If you are anything like us here at Voice and Vision, you are eagerly anticipating the extra-long holiday weekend. As our gift to you, we want to send you off with some fun Christmas facts. Please feel free to use them for interesting conversation starters at your gatherings. (You’re welcome).

The origins of Christmas stem from both the pagan and Roman cultures. The Romans actually celebrated two holidays in the month of December. The first was Saturnalia, which was a two-week festival honoring their god of agriculture Saturn. On December 25th, they celebrated the birth of Mithra, their sun god. Both celebrations were raucous, drunken parties.

Also in December, in which the darkest day of the year falls, the pagan cultures lit bonfires and candles to keep the darkness at bay. The Romans also incorporated this tradition into their own celebrations.

As Christianity spread across Europe, the Christian clergy were not able to curb the pagan customs and celebrations. Since no one knew Jesus’s date of birth, they adapted the pagan ritual into a celebration of His birthday.
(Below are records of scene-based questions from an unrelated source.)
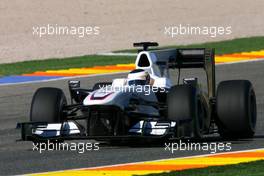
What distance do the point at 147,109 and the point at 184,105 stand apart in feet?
2.55

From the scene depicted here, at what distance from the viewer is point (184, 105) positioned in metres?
12.9

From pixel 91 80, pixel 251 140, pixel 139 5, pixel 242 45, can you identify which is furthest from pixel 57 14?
pixel 251 140

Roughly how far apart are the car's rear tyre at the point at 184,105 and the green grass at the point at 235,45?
11894mm

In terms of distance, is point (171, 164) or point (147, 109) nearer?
point (171, 164)

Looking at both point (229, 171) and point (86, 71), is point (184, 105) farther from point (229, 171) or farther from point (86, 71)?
point (86, 71)

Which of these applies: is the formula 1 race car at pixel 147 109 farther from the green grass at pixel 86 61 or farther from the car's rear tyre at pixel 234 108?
the green grass at pixel 86 61

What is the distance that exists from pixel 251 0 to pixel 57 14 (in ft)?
22.9

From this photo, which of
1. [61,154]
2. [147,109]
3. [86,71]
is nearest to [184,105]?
[147,109]

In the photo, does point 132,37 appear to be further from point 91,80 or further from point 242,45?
point 91,80

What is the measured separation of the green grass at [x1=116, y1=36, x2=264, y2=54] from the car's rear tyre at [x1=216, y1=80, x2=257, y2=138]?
37.0 feet

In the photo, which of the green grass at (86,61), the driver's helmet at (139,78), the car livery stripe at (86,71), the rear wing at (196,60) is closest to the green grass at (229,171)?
the driver's helmet at (139,78)

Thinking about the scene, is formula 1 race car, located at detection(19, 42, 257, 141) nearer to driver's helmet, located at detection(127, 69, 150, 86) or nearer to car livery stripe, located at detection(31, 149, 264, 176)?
driver's helmet, located at detection(127, 69, 150, 86)

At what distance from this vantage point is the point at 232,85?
13.5m

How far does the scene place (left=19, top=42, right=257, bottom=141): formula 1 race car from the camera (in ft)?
42.4
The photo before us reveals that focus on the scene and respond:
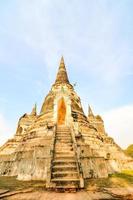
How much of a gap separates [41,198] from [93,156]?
5.06 m

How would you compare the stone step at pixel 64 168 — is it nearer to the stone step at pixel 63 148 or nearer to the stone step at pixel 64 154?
the stone step at pixel 64 154

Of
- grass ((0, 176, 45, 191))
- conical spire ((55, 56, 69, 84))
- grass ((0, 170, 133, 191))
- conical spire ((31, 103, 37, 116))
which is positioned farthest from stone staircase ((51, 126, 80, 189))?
conical spire ((31, 103, 37, 116))

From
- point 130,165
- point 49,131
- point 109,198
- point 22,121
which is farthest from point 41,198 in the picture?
point 22,121

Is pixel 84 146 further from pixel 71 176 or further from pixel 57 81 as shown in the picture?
pixel 57 81

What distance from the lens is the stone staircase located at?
6102 mm

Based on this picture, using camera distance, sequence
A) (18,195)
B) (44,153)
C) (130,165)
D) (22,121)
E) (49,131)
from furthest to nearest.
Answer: (22,121) < (130,165) < (49,131) < (44,153) < (18,195)

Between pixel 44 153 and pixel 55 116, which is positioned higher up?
pixel 55 116

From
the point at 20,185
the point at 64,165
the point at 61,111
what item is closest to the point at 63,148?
the point at 64,165

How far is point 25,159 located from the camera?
9125 mm

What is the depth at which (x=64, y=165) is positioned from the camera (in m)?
7.16

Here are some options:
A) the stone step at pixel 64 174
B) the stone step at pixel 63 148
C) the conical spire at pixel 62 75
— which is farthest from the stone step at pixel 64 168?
the conical spire at pixel 62 75

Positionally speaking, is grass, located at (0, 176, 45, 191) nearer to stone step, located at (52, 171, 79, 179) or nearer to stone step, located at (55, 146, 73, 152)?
stone step, located at (52, 171, 79, 179)

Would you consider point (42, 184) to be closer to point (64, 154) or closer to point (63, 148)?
point (64, 154)

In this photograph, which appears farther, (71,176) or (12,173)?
(12,173)
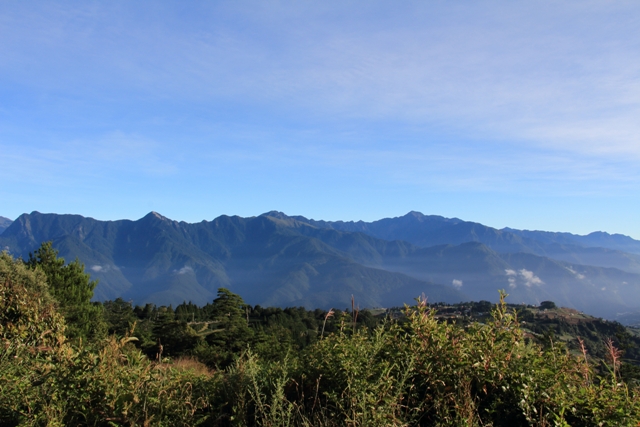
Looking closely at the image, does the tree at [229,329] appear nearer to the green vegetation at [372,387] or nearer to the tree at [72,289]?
the tree at [72,289]

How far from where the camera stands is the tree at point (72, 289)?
22478mm

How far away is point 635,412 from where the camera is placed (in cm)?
321

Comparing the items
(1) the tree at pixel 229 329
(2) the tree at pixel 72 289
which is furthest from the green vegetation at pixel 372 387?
(2) the tree at pixel 72 289

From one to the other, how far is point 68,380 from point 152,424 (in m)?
1.08

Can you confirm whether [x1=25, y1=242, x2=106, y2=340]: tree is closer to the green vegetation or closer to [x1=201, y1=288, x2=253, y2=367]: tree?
[x1=201, y1=288, x2=253, y2=367]: tree

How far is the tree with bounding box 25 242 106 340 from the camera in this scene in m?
22.5

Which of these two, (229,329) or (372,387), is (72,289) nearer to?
(229,329)

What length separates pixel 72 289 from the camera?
24188 millimetres

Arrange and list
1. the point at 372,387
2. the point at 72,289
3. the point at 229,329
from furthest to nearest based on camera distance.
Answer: the point at 229,329
the point at 72,289
the point at 372,387

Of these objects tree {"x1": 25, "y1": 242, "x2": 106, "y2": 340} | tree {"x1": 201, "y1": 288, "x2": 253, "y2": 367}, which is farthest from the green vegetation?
tree {"x1": 25, "y1": 242, "x2": 106, "y2": 340}

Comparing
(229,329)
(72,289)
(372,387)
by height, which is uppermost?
(372,387)

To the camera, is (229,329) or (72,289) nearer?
(72,289)

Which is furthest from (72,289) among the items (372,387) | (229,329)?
(372,387)

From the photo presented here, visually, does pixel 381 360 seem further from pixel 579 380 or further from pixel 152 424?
pixel 152 424
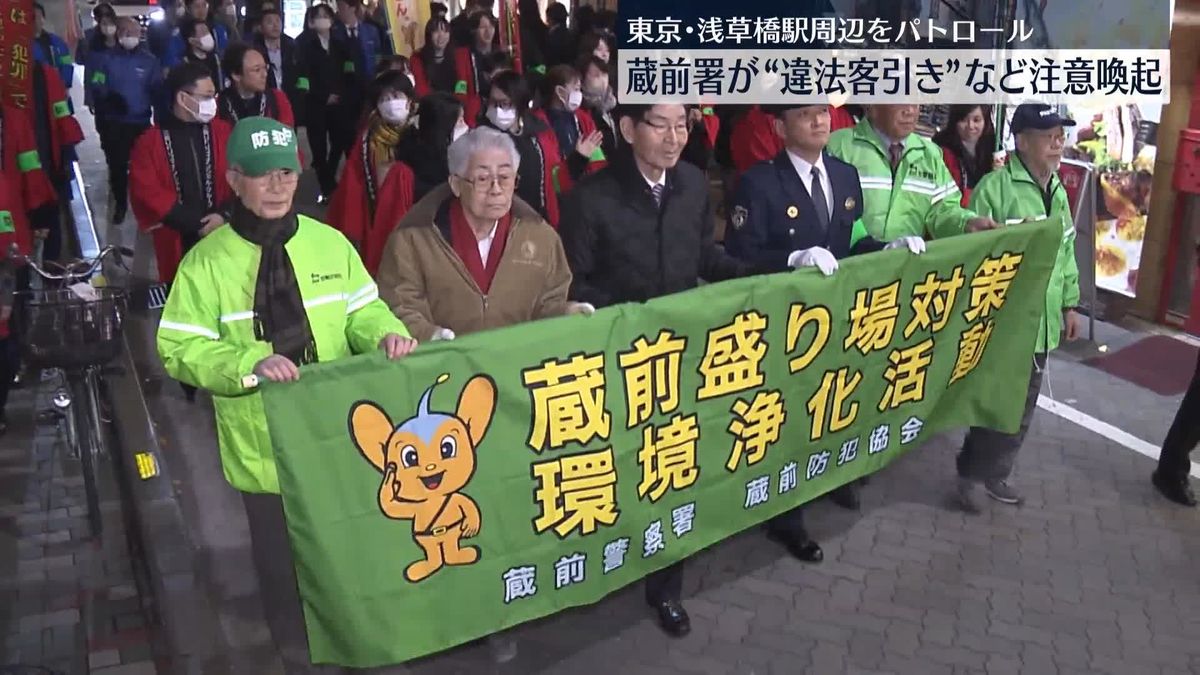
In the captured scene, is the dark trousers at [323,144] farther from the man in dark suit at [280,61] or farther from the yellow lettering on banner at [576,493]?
the yellow lettering on banner at [576,493]

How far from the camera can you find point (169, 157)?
218 inches

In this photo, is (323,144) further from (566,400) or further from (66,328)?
(566,400)

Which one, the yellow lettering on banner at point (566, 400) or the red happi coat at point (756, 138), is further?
the red happi coat at point (756, 138)

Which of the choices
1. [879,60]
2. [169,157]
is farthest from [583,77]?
[169,157]

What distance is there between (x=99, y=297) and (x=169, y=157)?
1263 millimetres

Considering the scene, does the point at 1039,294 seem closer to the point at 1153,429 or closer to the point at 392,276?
the point at 1153,429

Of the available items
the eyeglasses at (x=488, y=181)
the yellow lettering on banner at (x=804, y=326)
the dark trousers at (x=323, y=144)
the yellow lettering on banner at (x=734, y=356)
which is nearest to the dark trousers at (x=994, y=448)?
the yellow lettering on banner at (x=804, y=326)

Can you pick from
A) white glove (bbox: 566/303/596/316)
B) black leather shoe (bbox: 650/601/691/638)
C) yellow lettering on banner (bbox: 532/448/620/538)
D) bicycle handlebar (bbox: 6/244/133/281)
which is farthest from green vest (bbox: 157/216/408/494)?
bicycle handlebar (bbox: 6/244/133/281)

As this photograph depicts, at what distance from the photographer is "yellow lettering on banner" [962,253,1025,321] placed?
4336 mm

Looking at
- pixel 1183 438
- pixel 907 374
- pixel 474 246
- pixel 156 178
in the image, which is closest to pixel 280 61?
pixel 156 178

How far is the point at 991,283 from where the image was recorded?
4398 mm

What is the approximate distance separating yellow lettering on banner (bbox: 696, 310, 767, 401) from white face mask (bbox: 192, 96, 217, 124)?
327cm

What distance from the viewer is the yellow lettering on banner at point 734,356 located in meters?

As part of the solstice celebrations, the pagan cultures decorated their homes with greens in anticipation of the spring to come. Evergreen trees remained green during the coldest and darkest days, so they were thought to hold special powers. The Romans also decorated their temples with fir trees during Saturnalia and decorated them with bits of metal. There are even records of the Greeks decorating trees in honor of their gods. Interestingly, the first trees brought into the pagan homes were hung from the ceiling, upside down.

The tree tradition we are accustomed to today hails from Northern Europe, where Germanic pagan tribes decorated evergreen trees in worship of the god Woden with candles and dried fruit. The tradition was incorporated into the Christian faith in Germany during the 1500’s. They decorated trees in their homes with sweets, lights, and toys.
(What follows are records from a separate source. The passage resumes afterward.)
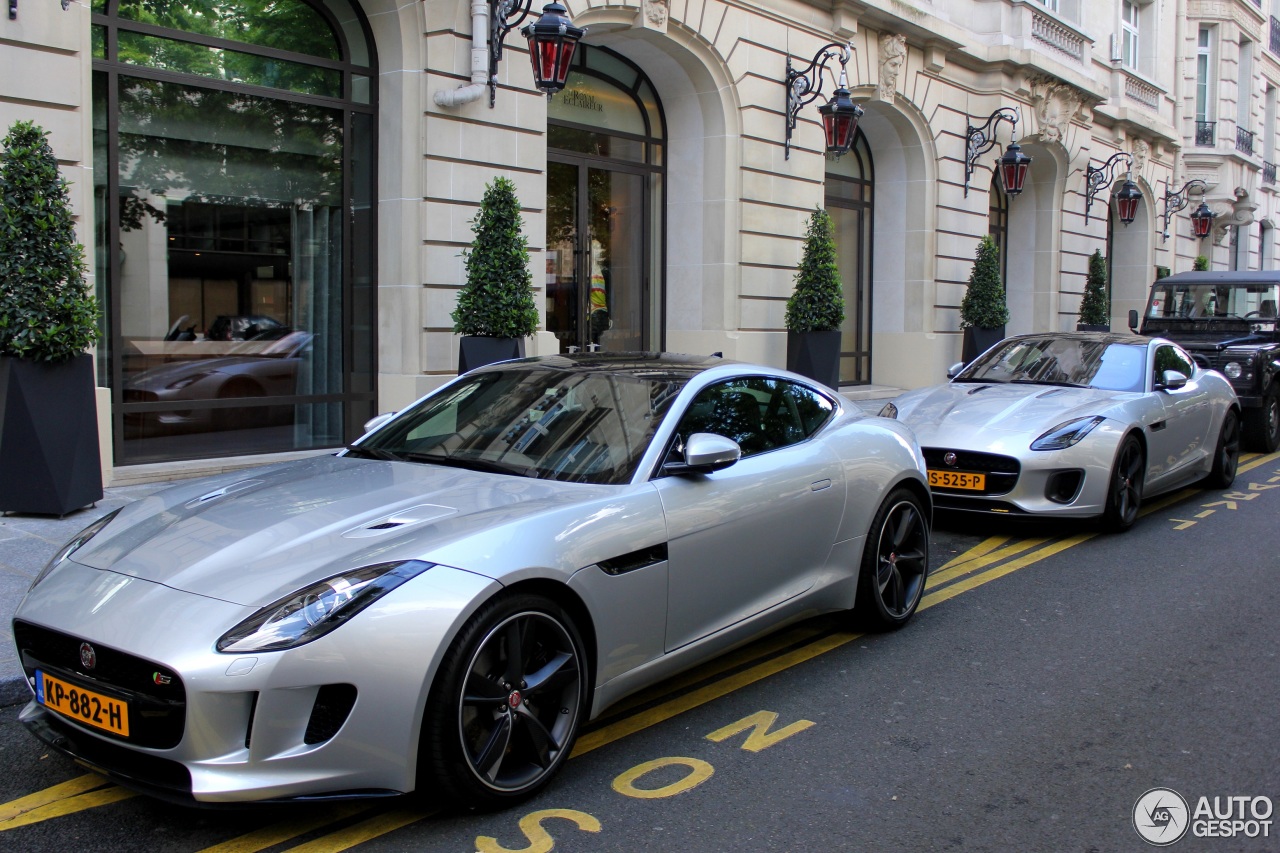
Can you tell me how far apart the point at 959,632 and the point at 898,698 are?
1.15 metres

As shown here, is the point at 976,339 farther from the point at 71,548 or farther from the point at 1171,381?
the point at 71,548

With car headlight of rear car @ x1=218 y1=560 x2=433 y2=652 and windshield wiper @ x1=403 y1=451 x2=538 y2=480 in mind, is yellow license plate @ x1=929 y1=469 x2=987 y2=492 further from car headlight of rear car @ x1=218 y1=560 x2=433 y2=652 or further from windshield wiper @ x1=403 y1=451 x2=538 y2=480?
car headlight of rear car @ x1=218 y1=560 x2=433 y2=652

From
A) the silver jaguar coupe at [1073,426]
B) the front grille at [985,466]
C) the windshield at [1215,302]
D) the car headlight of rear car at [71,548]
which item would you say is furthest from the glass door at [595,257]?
the car headlight of rear car at [71,548]

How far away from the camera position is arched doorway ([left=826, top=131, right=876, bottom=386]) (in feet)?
61.0

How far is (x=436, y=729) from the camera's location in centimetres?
321

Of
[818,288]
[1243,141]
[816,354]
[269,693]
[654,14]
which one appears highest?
[1243,141]

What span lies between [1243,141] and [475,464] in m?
35.7

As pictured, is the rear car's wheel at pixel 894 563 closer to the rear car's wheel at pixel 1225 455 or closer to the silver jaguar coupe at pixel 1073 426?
the silver jaguar coupe at pixel 1073 426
Inspired by St. Nicholas, this Christmas tradition has Christian roots, rather than pagan ones. Born in southern Turkey around 280, he was a bishop in the early Christian church and suffered persecution and imprisonment for his faith. Coming from a wealthy family, he was renowned for his generosity towards the poor and disenfranchised. The legends surrounding him abound, but the most famous is how he saved three daughters from being sold into slavery. There was no dowry to entice a man to marry them, so it was their father’s last resort. St. Nicholas is said to have tossed gold through an open window into the home, thus saving them from their fate. Legend has it that the gold landed in a sock drying by the fire, so children started hanging stockings by their fires in hopes St. Nicholas would toss gifts into them.
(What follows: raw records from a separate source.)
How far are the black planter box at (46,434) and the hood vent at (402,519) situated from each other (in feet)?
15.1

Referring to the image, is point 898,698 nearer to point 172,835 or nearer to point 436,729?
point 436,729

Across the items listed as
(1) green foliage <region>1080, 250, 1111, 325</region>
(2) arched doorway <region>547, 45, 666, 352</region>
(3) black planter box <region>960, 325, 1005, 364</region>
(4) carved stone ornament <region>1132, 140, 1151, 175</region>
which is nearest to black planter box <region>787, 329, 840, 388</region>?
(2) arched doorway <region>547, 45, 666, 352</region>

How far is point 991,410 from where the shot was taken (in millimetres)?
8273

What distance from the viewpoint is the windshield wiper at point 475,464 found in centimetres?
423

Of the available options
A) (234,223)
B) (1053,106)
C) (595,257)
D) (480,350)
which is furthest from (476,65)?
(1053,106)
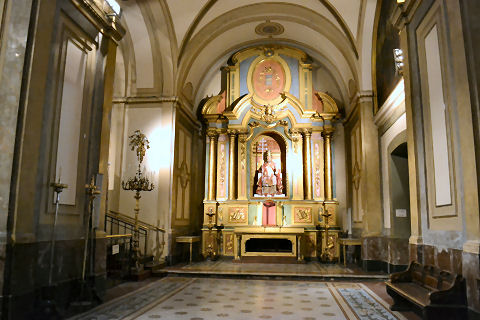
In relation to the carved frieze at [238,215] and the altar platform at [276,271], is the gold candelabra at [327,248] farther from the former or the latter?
the carved frieze at [238,215]

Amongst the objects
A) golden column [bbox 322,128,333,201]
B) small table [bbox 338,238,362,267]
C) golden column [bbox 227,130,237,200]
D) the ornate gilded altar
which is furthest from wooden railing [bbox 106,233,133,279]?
golden column [bbox 322,128,333,201]

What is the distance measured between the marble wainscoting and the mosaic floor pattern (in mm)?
1182

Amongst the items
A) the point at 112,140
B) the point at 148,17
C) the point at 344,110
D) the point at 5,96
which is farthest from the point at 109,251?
the point at 344,110

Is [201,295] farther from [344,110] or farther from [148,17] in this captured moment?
[344,110]

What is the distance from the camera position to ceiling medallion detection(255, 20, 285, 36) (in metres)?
11.3

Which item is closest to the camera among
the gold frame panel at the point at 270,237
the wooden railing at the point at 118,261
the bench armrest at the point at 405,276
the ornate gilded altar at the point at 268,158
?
the bench armrest at the point at 405,276

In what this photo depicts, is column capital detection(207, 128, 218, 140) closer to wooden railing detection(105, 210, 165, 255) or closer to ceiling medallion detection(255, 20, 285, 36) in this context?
ceiling medallion detection(255, 20, 285, 36)

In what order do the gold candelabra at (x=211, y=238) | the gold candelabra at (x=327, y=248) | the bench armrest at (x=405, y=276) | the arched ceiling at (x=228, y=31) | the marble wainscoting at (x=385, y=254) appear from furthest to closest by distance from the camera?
1. the gold candelabra at (x=211, y=238)
2. the gold candelabra at (x=327, y=248)
3. the arched ceiling at (x=228, y=31)
4. the marble wainscoting at (x=385, y=254)
5. the bench armrest at (x=405, y=276)

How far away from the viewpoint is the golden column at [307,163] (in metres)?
11.2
In honor of his passing, December 6th was declared St. Nicholas day. As time went on, each European culture adapted versions of St. Nicholas. In Swiss and German cultures, Christkind or Kris Kringle (Christ child) accompanied St. Nicholas to deliver presents to well-behaved children. Jultomten was a happy elf delivering gifts via a sleigh drawn by goats in Sweden. Then there was Father Christmas in England and Pere Noel in France. In the Netherlands, Belgium, Luxembourg, Lorraine, France, and parts of Germany, he was known as Sinter Klaas. (Klaas, for the record, is a shortened version of the name Nicholas). This is where the Americanized Santa Claus comes from.

Christmas in early America was a mixed bag. Many with Puritan beliefs banned Christmas because of its pagan origins and the raucous nature of the celebrations. Other immigrants arriving from Europe continued with the customs of their homelands. The Dutch brought Sinter Klaas with them to New York in the 1600’s. The Germans brought their tree traditions in the 1700’s. Each celebrated their own way within their own communities.

It wasn’t until the early 1800’s that the American Christmas began to take shape. Washington Irving wrote a series of stories of a wealthy English landowner who invites his workers to have dinner with him. Irving liked the idea of people of all backgrounds and social status coming together for a festive holiday. So, he told a tale that reminisced about old Christmas traditions that had been lost but were restored by this wealthy landowner. Through Irving’s story, the idea began to take hold in the hearts of the American public.
In 1822, Clement Clark Moore wrote An Account of a Visit from St. Nicholas for his daughters. It’s now famously known as The Night Before Christmas. In it, the modern idea of Santa Claus as a jolly man flying through the sky on a sleigh took hold. Later, in 1881, the artist Thomas Nast was hired to draw a depiction of Santa for a Coke-a-Cola advertisement. He created a rotund Santa with a wife named Mrs. Claus, surrounded by worker elves. After this, the image of Santa as a cheerful, fat, white-bearded man in a red suit became embedded in American culture.

After the civil war, the country was looking for ways to look past difference and become united as a country. In 1870, President Ulysses S. Grant declared it a federal holiday. And while Christmas traditions have adapted with time, I think Washington Irving’s desire for unity in celebration lives on. It’s become a time of year where we wish others well, donate to our favorite charities, and give presents with a joyful spirit.

So, where ever you may be, and whatever traditions you follow, we wish you the merriest of Christmases and the happiest of holidays!